Records from a collection.
◇ ◇ ◇
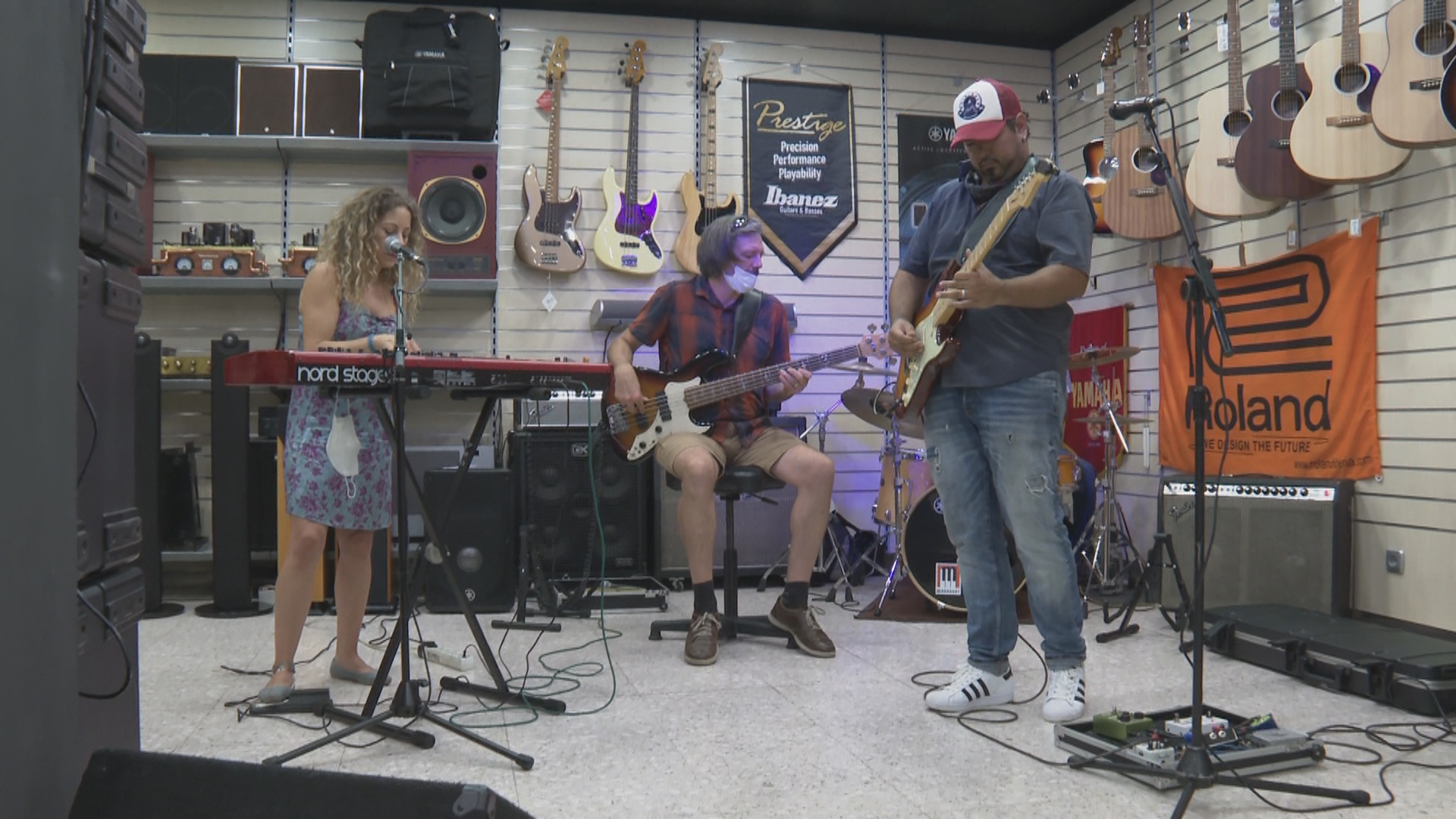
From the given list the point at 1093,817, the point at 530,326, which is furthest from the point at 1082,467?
the point at 1093,817

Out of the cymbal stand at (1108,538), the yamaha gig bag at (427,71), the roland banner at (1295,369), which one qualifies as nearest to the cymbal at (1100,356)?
the roland banner at (1295,369)

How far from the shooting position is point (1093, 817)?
1.92 m

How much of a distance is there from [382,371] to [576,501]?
2491 mm

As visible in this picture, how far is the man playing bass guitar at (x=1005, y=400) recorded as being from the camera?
2.58 meters

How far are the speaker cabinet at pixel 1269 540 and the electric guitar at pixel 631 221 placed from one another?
2818mm

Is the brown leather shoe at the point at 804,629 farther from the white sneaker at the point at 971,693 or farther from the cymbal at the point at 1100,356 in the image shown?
the cymbal at the point at 1100,356

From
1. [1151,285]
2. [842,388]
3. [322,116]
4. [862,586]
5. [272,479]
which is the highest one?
[322,116]

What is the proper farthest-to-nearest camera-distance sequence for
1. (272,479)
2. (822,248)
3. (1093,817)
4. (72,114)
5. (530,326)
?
(822,248) → (530,326) → (272,479) → (1093,817) → (72,114)

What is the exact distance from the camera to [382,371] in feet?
7.66

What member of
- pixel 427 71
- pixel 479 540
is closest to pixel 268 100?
pixel 427 71

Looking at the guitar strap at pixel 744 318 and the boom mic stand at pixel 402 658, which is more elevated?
the guitar strap at pixel 744 318

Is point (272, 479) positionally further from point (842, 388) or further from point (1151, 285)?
point (1151, 285)

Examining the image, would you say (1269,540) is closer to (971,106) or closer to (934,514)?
(934,514)

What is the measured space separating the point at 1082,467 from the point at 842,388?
4.45 feet
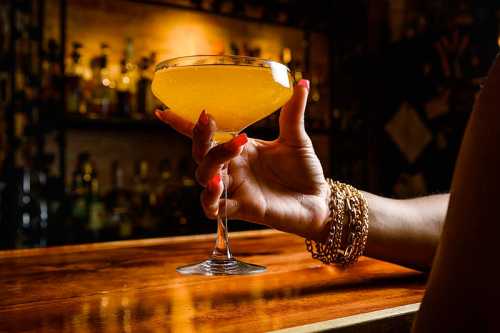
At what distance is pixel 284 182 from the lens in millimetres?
1073

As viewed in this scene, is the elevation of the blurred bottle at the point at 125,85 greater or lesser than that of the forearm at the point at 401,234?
greater

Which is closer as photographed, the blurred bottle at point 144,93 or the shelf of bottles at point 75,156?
the shelf of bottles at point 75,156

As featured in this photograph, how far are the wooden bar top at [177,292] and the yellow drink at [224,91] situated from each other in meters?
0.30

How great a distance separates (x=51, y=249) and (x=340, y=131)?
2.97 metres

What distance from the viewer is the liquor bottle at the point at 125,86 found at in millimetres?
3037

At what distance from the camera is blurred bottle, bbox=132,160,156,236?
3082mm

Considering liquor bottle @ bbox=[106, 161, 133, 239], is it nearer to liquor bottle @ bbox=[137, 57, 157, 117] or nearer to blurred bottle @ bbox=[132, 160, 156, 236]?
blurred bottle @ bbox=[132, 160, 156, 236]

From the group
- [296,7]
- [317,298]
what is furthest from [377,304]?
[296,7]

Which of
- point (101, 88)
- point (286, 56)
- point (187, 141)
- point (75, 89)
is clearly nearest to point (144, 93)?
point (101, 88)

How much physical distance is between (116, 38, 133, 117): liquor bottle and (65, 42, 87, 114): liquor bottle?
0.19 metres

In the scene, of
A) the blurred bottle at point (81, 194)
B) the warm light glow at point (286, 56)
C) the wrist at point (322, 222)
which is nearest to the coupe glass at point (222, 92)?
the wrist at point (322, 222)

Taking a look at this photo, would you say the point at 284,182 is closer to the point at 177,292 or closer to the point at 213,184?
the point at 213,184

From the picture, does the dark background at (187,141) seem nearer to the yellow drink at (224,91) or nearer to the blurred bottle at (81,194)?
the blurred bottle at (81,194)

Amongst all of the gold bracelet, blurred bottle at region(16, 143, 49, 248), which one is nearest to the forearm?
the gold bracelet
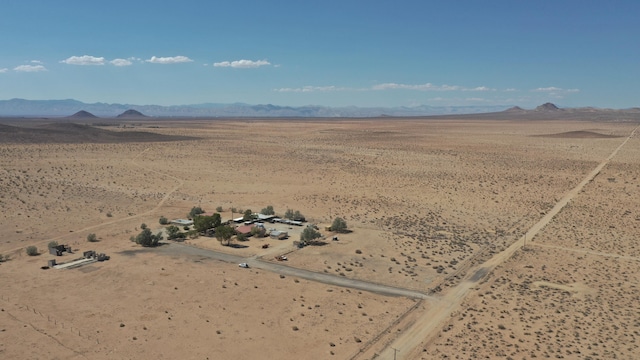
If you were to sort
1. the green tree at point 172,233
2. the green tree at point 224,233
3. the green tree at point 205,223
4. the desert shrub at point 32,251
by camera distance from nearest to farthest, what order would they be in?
1. the desert shrub at point 32,251
2. the green tree at point 224,233
3. the green tree at point 172,233
4. the green tree at point 205,223

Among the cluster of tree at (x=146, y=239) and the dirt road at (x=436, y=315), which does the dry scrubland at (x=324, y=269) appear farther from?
the cluster of tree at (x=146, y=239)

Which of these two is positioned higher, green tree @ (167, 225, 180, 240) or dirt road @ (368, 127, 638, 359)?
green tree @ (167, 225, 180, 240)

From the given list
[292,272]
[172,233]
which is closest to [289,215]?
[172,233]

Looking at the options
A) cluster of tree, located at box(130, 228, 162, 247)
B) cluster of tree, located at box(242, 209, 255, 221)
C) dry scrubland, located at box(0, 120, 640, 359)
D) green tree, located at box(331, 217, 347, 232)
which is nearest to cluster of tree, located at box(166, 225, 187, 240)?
cluster of tree, located at box(130, 228, 162, 247)

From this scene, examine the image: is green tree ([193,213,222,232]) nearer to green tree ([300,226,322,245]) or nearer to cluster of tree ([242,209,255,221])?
cluster of tree ([242,209,255,221])

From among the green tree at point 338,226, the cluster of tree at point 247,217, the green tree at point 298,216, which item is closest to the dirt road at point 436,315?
the green tree at point 338,226

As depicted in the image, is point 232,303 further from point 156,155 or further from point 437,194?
point 156,155

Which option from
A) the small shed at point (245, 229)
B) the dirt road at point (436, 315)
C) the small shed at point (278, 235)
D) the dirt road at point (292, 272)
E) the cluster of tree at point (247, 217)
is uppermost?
the cluster of tree at point (247, 217)

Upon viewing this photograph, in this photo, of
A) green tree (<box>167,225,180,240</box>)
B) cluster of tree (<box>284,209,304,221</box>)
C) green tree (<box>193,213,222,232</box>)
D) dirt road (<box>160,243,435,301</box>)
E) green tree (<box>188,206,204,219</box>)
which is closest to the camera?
dirt road (<box>160,243,435,301</box>)

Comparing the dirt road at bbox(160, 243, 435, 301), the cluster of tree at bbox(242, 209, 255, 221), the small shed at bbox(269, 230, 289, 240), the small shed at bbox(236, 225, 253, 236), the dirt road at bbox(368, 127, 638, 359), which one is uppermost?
the cluster of tree at bbox(242, 209, 255, 221)
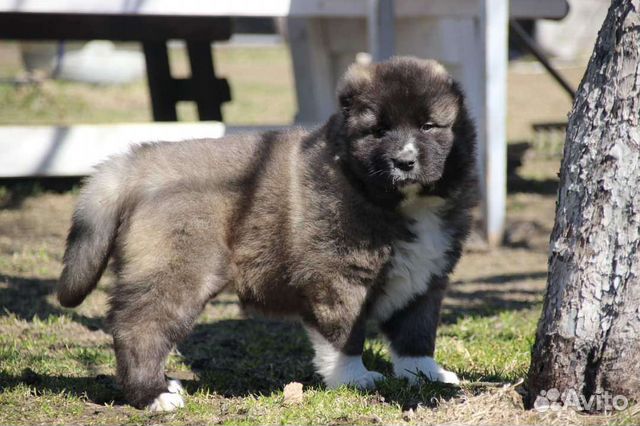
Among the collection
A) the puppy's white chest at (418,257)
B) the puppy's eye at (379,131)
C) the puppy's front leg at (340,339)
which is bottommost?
the puppy's front leg at (340,339)

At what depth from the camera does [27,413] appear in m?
3.80

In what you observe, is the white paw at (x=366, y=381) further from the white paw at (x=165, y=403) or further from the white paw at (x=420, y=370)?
the white paw at (x=165, y=403)

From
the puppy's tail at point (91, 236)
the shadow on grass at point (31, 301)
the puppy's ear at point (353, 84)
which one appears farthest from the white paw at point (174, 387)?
the puppy's ear at point (353, 84)

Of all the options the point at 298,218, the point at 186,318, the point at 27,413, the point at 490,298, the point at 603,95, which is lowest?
the point at 490,298

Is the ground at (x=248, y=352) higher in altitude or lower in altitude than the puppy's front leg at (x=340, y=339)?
lower

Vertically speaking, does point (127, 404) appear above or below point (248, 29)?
below

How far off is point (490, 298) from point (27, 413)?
134 inches

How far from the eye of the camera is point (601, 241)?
10.8 feet

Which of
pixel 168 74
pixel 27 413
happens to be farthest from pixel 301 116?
pixel 27 413

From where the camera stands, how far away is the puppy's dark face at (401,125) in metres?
3.88

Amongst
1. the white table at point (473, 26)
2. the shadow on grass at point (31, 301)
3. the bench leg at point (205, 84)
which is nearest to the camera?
the shadow on grass at point (31, 301)

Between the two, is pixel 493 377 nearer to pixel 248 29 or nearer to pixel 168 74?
pixel 168 74

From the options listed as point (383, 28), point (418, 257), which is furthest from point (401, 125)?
point (383, 28)

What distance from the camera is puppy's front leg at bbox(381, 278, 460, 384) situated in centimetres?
422
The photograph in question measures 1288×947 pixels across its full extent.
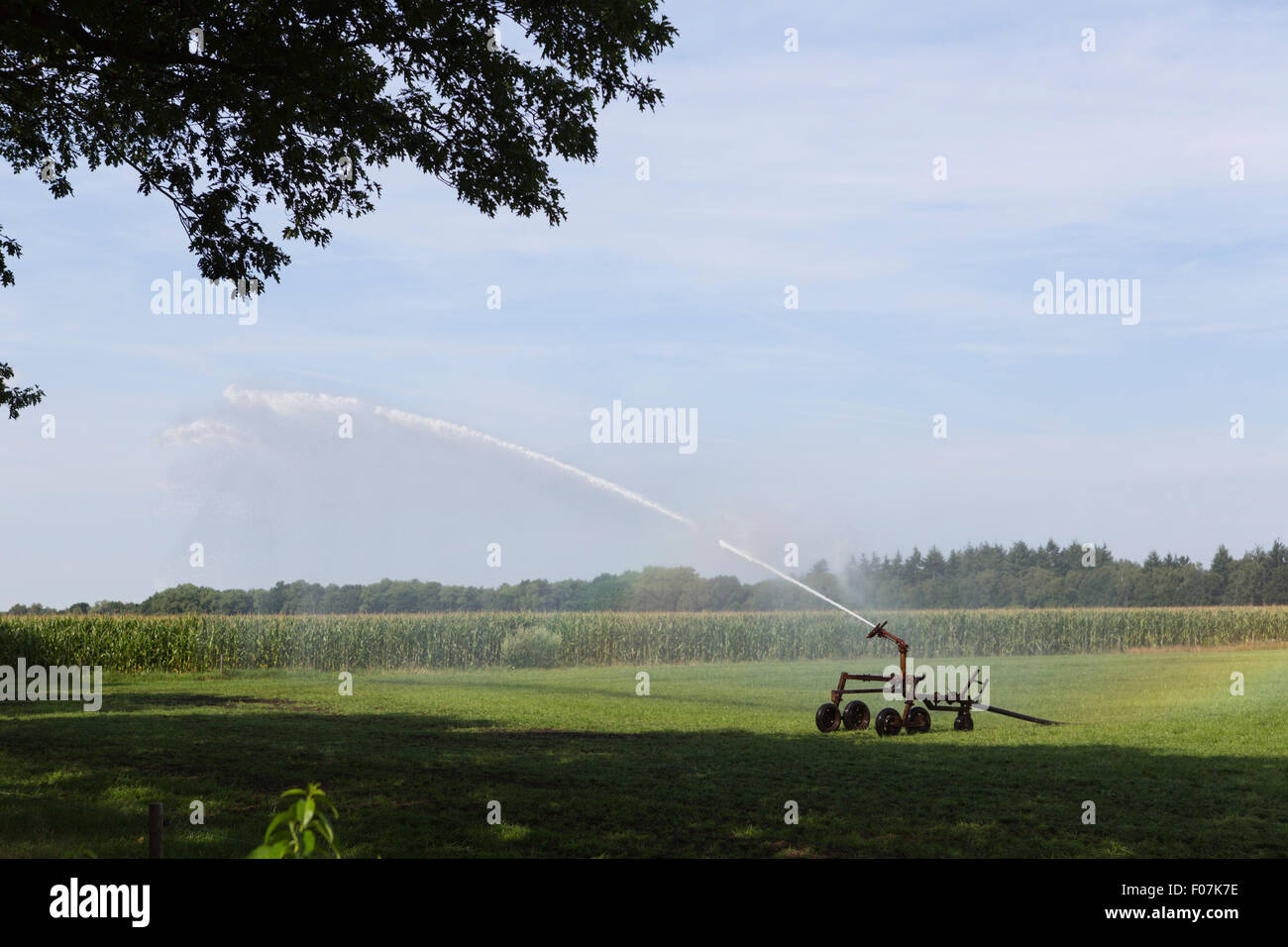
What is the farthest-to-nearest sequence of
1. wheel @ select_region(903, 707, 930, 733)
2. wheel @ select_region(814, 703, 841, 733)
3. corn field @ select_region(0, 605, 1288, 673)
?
1. corn field @ select_region(0, 605, 1288, 673)
2. wheel @ select_region(814, 703, 841, 733)
3. wheel @ select_region(903, 707, 930, 733)

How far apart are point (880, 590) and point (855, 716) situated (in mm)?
◇ ◇ ◇
EXERCISE GOAL. The lines to be extracted begin at the line containing "From where the" and continue through the final line of the material above, both ends included. Reproduce them exactly, without the pictures.

FINAL RESULT.
From where the camera stands, how far away is the puppy's dark face at (401,125) in metres?
3.88

Amongst
1. the white table at point (473, 26)
2. the shadow on grass at point (31, 301)
3. the bench leg at point (205, 84)
which is nearest to the camera?
the shadow on grass at point (31, 301)

Between the two, is pixel 493 377 nearer to pixel 248 29 or nearer to pixel 168 74?
pixel 168 74

From the options listed as point (383, 28), point (418, 257), which is furthest from point (401, 125)?
point (383, 28)

What distance from the camera is puppy's front leg at bbox(381, 278, 460, 384) situated in centimetres?
422
The photograph in question measures 1288×947 pixels across its full extent.
What is the farthest-to-nearest sequence of
1. wheel @ select_region(903, 707, 930, 733)
2. wheel @ select_region(814, 703, 841, 733)
3. corn field @ select_region(0, 605, 1288, 673)
?
1. corn field @ select_region(0, 605, 1288, 673)
2. wheel @ select_region(814, 703, 841, 733)
3. wheel @ select_region(903, 707, 930, 733)

How far apart are point (880, 590) and point (855, 716) situated (in mm)?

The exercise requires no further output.